══ Selected extract ══

Georgia Bulletin

The Newspaper of the Catholic Archdiocese of Atlanta


Surgeon receives Sister Valentina Sheridan Award

Published May 1, 2014

Dr. John C. Garrett was awarded Emory Healthcare’s 2014 Second Century Award for Emory Saint Joseph’s Hospital (called the Sister Valentina Sheridan Award). He was honored recently at the ninth annual Second Century Awards dinner and ceremony at the Atlanta History Center.

Specializing in knee repair, Garrett helped advance arthroscopic surgery with new surgical techniques and instrumentation. He was the first surgeon in the country to transplant the meniscus (the cartilage in the joint), and he led the movement to repair the knee biologically and delay replacing it with an artificial joint.

As team physician for the Atlanta Falcons for 12 years, Garrett treated professional athletes for injuries that previously would have ended careers. Using arthroscopic surgery, Garrett helped injured athletes get back into the game within the season. He also treated amateur athletes for similar problems. “This kind of surgery is a marvel,” Garrett says. “We can help people return to their lives.”

Emory’s Development Office presents the Second Century Awards to deserving recipients at Emory University Hospital, Emory University Hospital Midtown, Emory Johns Creek Hospital and Emory Saint Joseph’s Hospital.

As director of mission integration at Emory Saint Joseph’s Hospital, Sister Valentina Sheridan is deeply committed to her ministry of service. A Macon native, she entered the Sisters of Mercy religious community after high school. She earned bachelor’s and master’s degrees, teaching for 13 years before becoming principal of Sacred Heart School (Augusta), then principal of Our Lady of the Assumption School (Atlanta). She was director, then superintendent of education for the Archdiocese of Atlanta and in 1980 became the archdiocese’s first female parish administrator. She was the first recipient of the award that bears her name.

═══
══ Extracted information ══

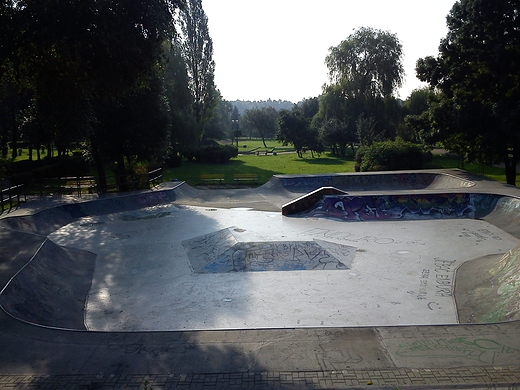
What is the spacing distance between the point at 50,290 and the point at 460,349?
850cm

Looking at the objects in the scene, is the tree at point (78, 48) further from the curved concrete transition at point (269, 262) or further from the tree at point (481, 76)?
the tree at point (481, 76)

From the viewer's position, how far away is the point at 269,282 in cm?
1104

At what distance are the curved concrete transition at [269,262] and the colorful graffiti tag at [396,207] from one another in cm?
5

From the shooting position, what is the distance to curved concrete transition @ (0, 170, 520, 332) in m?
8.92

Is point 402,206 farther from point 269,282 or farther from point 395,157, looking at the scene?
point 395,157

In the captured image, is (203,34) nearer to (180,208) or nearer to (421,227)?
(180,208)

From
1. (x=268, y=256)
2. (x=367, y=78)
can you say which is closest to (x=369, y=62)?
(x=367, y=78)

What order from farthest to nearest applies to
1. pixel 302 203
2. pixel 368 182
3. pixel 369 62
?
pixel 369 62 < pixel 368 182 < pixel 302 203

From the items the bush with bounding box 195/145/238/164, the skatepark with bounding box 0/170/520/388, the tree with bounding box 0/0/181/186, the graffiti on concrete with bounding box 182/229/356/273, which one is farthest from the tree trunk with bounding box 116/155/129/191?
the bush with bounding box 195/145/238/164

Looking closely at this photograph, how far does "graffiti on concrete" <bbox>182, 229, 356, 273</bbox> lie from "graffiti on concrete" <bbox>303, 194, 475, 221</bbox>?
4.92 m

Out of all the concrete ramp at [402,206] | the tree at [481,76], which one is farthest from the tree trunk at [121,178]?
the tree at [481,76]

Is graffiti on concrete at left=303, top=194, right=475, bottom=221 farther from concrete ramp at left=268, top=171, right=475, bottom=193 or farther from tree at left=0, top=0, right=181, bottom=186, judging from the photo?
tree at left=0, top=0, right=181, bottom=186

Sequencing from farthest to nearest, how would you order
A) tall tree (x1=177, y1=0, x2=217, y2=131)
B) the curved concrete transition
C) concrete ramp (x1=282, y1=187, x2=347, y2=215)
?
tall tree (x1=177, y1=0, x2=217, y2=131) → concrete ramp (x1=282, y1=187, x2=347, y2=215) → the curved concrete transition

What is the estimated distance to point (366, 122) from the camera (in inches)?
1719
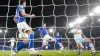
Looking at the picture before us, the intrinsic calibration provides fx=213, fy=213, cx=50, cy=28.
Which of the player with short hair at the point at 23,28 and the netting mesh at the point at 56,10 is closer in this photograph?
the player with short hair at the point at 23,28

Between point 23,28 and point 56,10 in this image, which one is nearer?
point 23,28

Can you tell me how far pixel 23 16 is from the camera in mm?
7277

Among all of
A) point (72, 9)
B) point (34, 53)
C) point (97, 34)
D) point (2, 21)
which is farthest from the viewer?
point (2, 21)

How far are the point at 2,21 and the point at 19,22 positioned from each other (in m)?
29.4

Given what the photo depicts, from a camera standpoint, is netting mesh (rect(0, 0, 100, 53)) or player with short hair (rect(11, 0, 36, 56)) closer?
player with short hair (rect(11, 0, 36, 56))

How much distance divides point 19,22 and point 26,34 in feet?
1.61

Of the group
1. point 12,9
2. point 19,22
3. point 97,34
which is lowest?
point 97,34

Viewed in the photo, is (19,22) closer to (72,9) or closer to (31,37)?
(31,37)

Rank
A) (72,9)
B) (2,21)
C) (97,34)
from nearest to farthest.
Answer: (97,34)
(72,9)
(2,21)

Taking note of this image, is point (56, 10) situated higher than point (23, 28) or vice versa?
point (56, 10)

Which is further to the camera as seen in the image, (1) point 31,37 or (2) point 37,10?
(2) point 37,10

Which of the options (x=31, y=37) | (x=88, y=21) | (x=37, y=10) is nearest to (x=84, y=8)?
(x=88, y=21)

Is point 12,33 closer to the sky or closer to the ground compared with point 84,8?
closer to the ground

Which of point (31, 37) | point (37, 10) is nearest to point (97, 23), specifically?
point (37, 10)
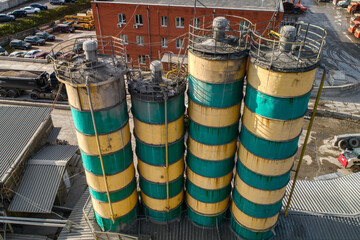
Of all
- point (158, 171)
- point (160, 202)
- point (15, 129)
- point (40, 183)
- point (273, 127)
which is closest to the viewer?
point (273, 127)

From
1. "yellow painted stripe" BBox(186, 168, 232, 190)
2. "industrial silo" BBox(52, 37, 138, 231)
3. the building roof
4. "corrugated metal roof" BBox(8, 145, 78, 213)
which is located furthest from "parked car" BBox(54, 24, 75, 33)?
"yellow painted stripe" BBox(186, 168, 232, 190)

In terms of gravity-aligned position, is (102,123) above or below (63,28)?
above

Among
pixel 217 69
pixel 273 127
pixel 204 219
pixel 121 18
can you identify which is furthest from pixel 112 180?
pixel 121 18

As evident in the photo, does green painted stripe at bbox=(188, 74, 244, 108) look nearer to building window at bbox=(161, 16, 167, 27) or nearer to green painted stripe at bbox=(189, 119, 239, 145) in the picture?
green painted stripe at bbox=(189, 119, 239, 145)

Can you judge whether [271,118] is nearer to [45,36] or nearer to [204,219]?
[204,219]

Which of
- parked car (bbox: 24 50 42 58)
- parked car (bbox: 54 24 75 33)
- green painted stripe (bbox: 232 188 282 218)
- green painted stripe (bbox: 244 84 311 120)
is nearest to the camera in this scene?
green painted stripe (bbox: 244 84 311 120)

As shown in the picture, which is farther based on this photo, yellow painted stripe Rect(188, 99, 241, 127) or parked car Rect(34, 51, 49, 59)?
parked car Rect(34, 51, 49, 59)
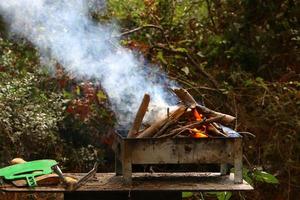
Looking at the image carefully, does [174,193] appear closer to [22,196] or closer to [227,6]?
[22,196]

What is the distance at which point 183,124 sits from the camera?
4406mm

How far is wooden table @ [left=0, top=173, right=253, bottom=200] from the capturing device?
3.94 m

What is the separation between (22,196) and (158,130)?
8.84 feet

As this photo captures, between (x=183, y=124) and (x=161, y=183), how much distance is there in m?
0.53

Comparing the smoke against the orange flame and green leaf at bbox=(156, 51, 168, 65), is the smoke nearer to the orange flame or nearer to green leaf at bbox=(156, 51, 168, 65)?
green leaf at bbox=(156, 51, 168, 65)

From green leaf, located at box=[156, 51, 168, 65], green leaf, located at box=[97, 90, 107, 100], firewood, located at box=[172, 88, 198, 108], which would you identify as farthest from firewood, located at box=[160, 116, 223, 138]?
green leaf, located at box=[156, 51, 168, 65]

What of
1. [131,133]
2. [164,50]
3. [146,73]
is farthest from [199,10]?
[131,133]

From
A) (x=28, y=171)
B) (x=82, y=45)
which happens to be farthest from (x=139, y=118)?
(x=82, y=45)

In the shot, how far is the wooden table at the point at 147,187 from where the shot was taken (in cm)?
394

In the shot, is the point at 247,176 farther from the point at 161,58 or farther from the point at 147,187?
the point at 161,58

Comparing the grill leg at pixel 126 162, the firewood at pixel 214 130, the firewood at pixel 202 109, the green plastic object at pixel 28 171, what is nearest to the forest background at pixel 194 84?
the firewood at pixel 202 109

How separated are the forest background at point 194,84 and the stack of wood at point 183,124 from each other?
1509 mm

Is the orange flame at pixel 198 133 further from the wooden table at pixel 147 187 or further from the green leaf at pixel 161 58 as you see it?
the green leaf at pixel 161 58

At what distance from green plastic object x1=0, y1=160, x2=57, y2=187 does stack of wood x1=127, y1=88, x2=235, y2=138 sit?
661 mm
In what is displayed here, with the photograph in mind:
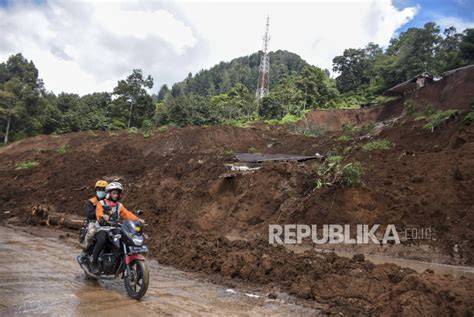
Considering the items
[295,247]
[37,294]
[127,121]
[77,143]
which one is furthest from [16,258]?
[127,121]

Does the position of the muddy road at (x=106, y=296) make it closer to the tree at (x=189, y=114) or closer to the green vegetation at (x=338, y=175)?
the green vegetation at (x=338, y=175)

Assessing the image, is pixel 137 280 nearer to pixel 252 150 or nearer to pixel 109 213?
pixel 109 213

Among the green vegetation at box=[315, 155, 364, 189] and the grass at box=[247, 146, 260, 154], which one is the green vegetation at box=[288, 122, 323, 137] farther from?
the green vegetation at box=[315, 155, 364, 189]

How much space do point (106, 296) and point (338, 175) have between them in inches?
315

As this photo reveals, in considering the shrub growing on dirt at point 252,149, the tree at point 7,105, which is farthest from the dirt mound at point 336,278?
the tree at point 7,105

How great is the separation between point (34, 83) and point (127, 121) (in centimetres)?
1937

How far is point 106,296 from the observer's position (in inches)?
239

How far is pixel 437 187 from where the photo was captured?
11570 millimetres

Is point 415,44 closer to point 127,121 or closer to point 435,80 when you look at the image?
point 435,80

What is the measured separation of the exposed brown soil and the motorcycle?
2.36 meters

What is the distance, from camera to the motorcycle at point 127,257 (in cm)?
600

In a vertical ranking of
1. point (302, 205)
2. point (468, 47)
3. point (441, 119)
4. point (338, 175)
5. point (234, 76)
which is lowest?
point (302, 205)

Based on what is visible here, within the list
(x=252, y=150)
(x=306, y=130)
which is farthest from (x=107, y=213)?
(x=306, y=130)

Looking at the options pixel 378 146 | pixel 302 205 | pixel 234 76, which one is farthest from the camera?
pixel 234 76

═══
══ Extracted information ══

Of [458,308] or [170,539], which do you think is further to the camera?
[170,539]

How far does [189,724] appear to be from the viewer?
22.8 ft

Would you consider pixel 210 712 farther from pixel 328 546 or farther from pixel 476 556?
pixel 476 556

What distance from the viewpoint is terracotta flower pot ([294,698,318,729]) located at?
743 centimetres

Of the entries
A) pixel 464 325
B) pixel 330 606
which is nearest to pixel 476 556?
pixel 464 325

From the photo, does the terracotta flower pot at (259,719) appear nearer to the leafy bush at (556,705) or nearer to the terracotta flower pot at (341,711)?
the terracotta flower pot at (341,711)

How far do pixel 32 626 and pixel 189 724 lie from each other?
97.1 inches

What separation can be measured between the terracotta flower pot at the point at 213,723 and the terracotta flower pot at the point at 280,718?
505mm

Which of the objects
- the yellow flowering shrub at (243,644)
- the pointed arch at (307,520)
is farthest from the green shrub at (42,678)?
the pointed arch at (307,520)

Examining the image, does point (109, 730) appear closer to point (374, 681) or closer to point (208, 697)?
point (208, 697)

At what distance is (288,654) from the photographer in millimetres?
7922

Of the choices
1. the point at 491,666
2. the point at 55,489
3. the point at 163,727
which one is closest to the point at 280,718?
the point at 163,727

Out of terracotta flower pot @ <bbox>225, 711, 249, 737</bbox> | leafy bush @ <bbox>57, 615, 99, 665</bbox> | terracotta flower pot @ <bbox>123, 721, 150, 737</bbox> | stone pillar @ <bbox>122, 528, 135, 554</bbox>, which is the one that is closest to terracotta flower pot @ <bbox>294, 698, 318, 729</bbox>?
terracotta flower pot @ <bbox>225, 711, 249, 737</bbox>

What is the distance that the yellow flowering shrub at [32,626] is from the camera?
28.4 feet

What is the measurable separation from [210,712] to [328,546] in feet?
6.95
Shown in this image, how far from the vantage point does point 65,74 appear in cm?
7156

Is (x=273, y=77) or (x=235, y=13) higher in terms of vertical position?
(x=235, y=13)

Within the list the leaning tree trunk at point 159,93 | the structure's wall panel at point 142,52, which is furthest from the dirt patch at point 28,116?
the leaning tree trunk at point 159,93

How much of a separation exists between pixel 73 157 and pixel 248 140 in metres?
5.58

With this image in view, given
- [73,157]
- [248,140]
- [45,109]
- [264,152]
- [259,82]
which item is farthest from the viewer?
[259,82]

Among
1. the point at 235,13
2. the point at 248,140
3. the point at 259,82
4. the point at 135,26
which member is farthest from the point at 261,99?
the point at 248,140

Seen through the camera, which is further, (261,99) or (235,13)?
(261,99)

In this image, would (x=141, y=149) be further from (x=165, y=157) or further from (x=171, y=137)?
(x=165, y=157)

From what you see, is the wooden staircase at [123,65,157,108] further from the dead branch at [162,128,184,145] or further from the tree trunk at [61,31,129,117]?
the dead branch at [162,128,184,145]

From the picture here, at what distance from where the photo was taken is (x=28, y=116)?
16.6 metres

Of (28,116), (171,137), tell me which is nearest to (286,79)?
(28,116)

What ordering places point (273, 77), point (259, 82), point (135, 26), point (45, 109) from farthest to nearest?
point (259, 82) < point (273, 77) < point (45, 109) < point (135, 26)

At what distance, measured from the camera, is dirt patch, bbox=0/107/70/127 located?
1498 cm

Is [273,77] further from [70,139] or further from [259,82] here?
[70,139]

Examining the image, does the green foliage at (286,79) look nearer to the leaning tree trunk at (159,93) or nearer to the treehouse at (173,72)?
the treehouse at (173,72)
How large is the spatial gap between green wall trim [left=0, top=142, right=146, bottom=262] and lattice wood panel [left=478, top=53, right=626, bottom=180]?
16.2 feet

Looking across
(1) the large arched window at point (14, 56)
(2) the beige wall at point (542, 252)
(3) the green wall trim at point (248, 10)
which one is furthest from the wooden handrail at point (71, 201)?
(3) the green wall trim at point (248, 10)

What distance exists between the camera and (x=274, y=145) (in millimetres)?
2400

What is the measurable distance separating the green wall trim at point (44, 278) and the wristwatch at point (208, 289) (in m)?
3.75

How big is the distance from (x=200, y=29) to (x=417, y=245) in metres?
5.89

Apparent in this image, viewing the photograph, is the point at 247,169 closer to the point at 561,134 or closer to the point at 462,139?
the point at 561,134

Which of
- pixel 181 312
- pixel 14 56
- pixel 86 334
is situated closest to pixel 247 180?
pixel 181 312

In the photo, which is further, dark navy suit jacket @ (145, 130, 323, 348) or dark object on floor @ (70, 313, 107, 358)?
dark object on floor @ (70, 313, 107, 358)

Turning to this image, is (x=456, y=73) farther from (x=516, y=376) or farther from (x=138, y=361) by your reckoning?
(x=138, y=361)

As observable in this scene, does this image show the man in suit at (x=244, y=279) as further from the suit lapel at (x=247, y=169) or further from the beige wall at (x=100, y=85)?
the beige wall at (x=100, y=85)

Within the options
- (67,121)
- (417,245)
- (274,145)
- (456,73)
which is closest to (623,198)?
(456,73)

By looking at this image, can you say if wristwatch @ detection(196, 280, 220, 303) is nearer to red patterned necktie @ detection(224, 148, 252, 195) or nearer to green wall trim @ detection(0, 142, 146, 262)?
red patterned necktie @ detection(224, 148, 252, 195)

═══

> Assignment A:
Revise the article on the Sister Valentina Sheridan Award, giving everything from "As director of" down to "bears her name." with "ministry of service" changed to "life of service".
> Assignment B:
Translate this sentence from the article on the Sister Valentina Sheridan Award into Spanish: "He also treated amateur athletes for similar problems."

> Worked solution A:
As director of mission integration at Emory Saint Joseph’s Hospital, Sister Valentina Sheridan is deeply committed to her life of service. A Macon native, she entered the Sisters of Mercy religious community after high school. She earned bachelor’s and master’s degrees, teaching for 13 years before becoming principal of Sacred Heart School (Augusta), then principal of Our Lady of the Assumption School (Atlanta). She was director, then superintendent of education for the Archdiocese of Atlanta and in 1980 became the archdiocese’s first female parish administrator. She was the first recipient of the award that bears her name.

> Worked solution B:
También trató a atletas aficionados por problemas similares.